Film — 14 July 2015

by

Rick Segreda

 

Like Woody Allen, writer and director Noah Baumbach has always inclined towards the pretentious in showcasing his highbrow credentials. Thus in his most recent film, “While We’re Young,” he quotes dialogue from Henrik Ibsen’s “The Master Builder.” The lines specifically refer to the play’s opportunistic and middle-aged architect-protagonist, Solness, and his paranoia regarding young people.

What follows, however, is much closer to old Hollywood than Henrik Ibsen, most notably, Joseph L. Mankiewicz’s “All About Eve,” with which this film bears a striking similarity both in narrative and theme.

In the Mankiewicz classic, Bette Davis is a much-admired veteran Broadway actress, Margo Channing who is, nonetheless, at that troublesome stage for women in the profession, middle-age, when leading roles are harder to come by. It is in this vulnerable moment in her life that Margo meets a stage struck young admirer, Eve Harrington, played by Anne Baxter, who appealing to Margo’s insecurity-driven vanity, has Margo unofficially adopt her, employing Eve as her personal assistant.

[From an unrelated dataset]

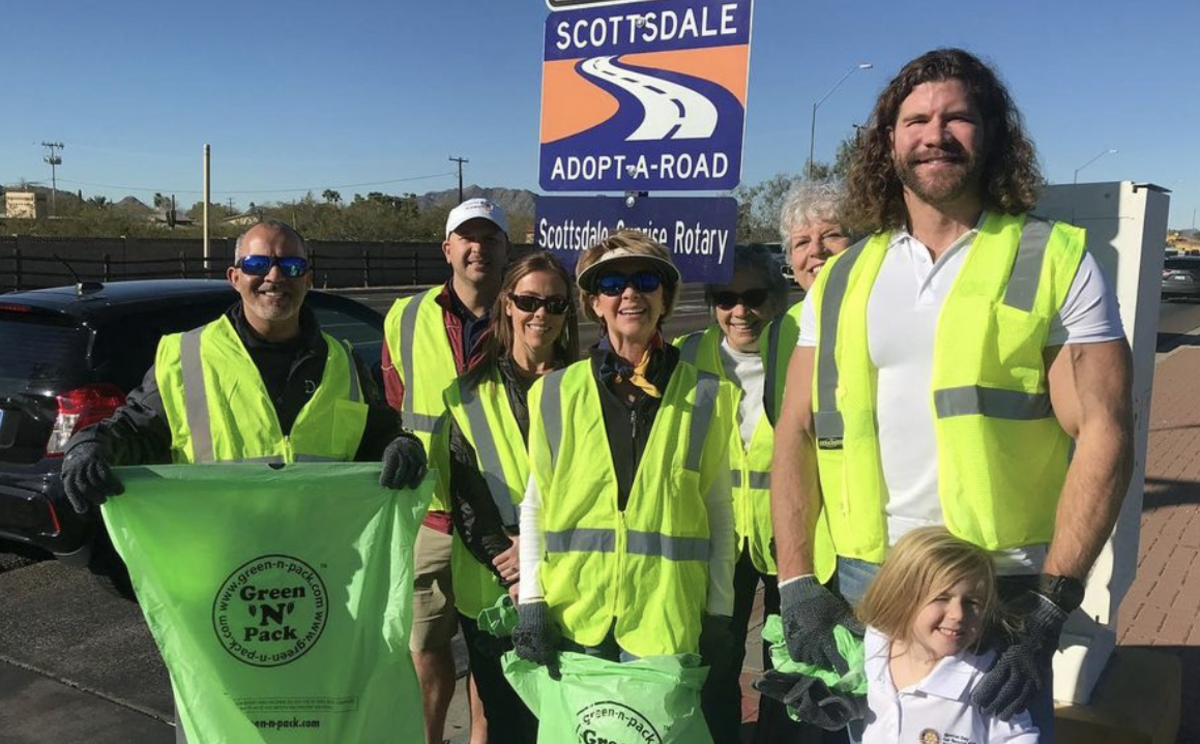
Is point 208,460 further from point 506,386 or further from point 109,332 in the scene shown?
point 109,332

Little does Margo suspect, however, that Eve has an agenda, as well as a personal history quite different than the one she relates when they first met. By the end of the film, Eve has gone from admiring to annexing as she takes over Margo’s career.

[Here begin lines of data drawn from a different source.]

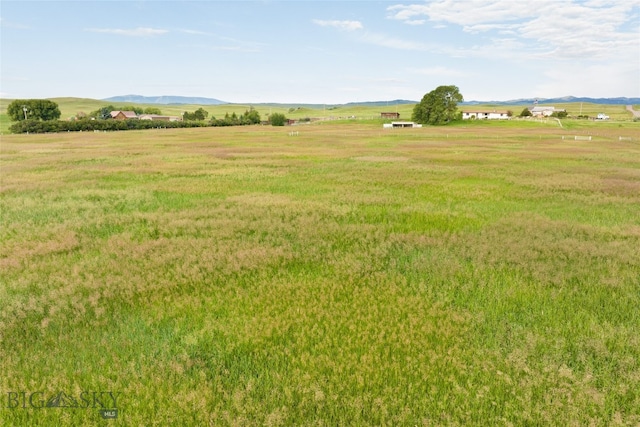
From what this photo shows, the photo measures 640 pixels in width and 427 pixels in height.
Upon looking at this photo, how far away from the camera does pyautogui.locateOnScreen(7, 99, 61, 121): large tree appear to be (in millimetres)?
117688

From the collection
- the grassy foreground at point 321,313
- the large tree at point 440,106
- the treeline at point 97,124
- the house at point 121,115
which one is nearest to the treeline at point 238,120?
the treeline at point 97,124

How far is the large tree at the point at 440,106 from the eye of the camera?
109000 millimetres

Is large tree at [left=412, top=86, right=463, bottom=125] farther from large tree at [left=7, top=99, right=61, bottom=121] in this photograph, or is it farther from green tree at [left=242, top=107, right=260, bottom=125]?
large tree at [left=7, top=99, right=61, bottom=121]

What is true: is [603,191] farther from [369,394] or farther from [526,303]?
[369,394]

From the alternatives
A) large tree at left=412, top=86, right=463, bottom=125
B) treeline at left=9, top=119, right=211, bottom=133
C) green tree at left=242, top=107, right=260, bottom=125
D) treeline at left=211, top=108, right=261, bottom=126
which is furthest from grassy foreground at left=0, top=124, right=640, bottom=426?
green tree at left=242, top=107, right=260, bottom=125

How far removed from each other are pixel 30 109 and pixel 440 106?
416ft

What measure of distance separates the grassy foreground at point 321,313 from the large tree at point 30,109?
131 m

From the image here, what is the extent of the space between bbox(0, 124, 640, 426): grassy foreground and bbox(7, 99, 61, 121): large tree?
5148 inches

Hence, despite his allusion to Ibsen and his verbal and visual nods throughout “While We’re Young” to what is hip and trendy in 21st century New York City, what underscores Baumbach’s latest venture is old-fashioned melodrama.

Thus, the Bette Davis and Anne Baxter roles are assumed by Ben Stiller and Adam Driver, the former as a once-promising documentary filmmaker, Josh Schrebnick, who has let his potential fall by the wayside in middle-age as labors (or perhaps belabors) on a project that has consumed the last ten years of his life. His career as a university lecturer has long since supplanted what Josh imagined would be his calling.

Josh’s personal life, unfortunately, provides little in the way of compensation for his professional shortcomings. While their friends are moving ahead with their goals of raising families, Josh’s wife, Cornelia, has suffered a series of miscarriages. Cornelia is also the daughter of a “legendary” documentary filmmaker, Charles Breitbart, played by Charles Grodin, and this only serves as further humiliation for Josh in not matching his father-in-law’s status.

Thus, like Margo, Josh is vulnerable to flattery, and when he encounters Adam Driver’s aspiring filmmaker, Jamie Massey, and his bohemian wife, Darby (played by Amanda Seyfried), he is too-eager to become Jamie’s mentor after the latter expresses his admiration for Josh’s early work, which made his reputation.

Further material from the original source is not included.